Bribery and corruption in the planning system - so, make the planning system simpler, dolts

The Guardian has discovered a revolving door between those who process planning permissions and the firms which advise on how to gain planning permission. Further, that some local councillors who vote on such matters have connections with, or are themselves, property developers.

The accusation of T Dan Smith style corruption isn't made - as of course it shouldn't be - but the implication that there's something not quite right with this is certainly in the air. There is of course an answer to this which is to make the planning system simpler, you dolts. As Our Sam points out in The Times in fact. 
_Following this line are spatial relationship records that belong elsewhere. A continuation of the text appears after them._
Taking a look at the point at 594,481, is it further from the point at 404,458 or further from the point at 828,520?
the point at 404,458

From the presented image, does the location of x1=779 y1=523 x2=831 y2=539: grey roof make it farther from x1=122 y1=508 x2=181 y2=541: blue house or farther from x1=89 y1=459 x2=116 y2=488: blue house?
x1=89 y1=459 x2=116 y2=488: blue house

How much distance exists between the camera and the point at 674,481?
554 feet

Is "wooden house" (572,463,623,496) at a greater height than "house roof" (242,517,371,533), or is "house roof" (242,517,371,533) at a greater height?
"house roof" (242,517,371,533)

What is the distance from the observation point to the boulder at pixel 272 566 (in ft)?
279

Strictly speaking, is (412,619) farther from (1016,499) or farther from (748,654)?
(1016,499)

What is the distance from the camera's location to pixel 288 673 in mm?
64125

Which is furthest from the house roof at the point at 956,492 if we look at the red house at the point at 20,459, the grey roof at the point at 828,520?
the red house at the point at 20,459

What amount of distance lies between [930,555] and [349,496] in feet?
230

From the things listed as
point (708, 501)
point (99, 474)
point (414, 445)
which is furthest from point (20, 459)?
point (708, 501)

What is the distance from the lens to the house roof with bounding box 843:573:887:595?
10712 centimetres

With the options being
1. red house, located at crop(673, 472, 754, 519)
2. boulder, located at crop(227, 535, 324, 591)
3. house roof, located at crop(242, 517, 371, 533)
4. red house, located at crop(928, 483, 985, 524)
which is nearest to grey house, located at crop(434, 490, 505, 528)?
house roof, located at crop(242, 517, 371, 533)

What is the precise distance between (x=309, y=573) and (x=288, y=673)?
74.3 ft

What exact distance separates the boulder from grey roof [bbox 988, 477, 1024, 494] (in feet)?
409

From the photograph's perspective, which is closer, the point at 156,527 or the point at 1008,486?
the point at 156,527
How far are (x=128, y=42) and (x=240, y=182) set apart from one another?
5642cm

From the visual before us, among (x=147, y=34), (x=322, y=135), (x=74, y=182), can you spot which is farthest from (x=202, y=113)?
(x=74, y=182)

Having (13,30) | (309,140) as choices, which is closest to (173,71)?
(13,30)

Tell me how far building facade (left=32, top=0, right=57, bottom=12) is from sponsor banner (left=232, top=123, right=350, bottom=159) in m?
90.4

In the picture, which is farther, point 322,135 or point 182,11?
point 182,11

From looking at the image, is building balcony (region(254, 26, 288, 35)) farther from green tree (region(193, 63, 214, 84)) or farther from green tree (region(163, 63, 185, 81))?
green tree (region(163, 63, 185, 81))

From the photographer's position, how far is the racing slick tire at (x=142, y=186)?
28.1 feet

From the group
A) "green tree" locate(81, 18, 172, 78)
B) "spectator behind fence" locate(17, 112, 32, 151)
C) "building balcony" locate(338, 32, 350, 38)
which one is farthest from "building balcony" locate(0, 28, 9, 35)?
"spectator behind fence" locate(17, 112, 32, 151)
There's an important concept about bureaucracies, regulatory capture. This is normally meant to work one way, that a bureaucracy regulates in favour of the established players in the industry it's supposed to be regulating. But it also works the other way - the people in the bureaucracy switch sides. Tax inspectors join consultancies devising tax avoidance schemes - they're the only people who understand the horribly complex system well enough to do so. So too with a planning bureaucracy, the public sector has paid for their decades of understanding how it works why not cash in? 

The answer to this of course being to have simple systems which anyone can understand and which doesn't need the intervention of that trained caste.

Which is where we find ourselves making the Protestant contention. Catholicism certainly used to insist that eternal life was far too complex for the rubes to get to grips with, better by far to have all the heavy thinking done by the priestly caste. The Protestant response being that the Word of God was there, written down in the Bible for any man to see for himself. What need of priests now, eh? 

There are libraries full of books insisting that it was - in part at least - this simplicity of the finding of the path to salvation which helped to drive the social and cultural structure which led to the Industrial Revolution. It's a concept we should revisit.

Once planning - or tax - law is simple enough that any man can read and understand it then we'll not need the intervention of the priestly castes, shall we? At that point which side the clerics are trying to get paid by doesn't matter, does it?